__Raw data__
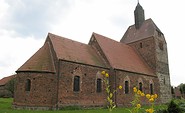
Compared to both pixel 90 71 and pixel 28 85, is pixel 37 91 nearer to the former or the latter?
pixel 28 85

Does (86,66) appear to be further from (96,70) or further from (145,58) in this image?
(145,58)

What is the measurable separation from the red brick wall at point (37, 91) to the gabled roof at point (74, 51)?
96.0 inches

==

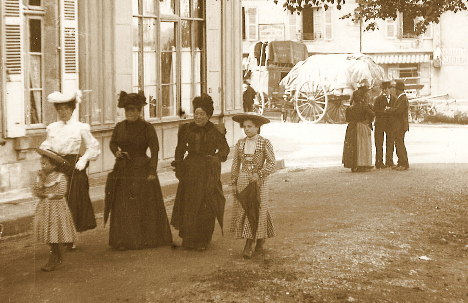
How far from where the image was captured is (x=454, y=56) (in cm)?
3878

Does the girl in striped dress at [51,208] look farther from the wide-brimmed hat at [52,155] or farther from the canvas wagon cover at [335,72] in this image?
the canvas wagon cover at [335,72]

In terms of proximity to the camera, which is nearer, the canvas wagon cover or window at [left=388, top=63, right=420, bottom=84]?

__Description of the task__
Lay out everything in the records from the line containing "Does the girl" down to the line containing "In terms of" as a numbered list, leaving out any blank lines.

__Finished task__
1. Does the girl in striped dress at [51,208] look farther from the wide-brimmed hat at [52,155] or farther from the canvas wagon cover at [335,72] in this image?
2. the canvas wagon cover at [335,72]
3. In terms of proximity to the camera, which is nearer, the canvas wagon cover or window at [left=388, top=63, right=420, bottom=84]?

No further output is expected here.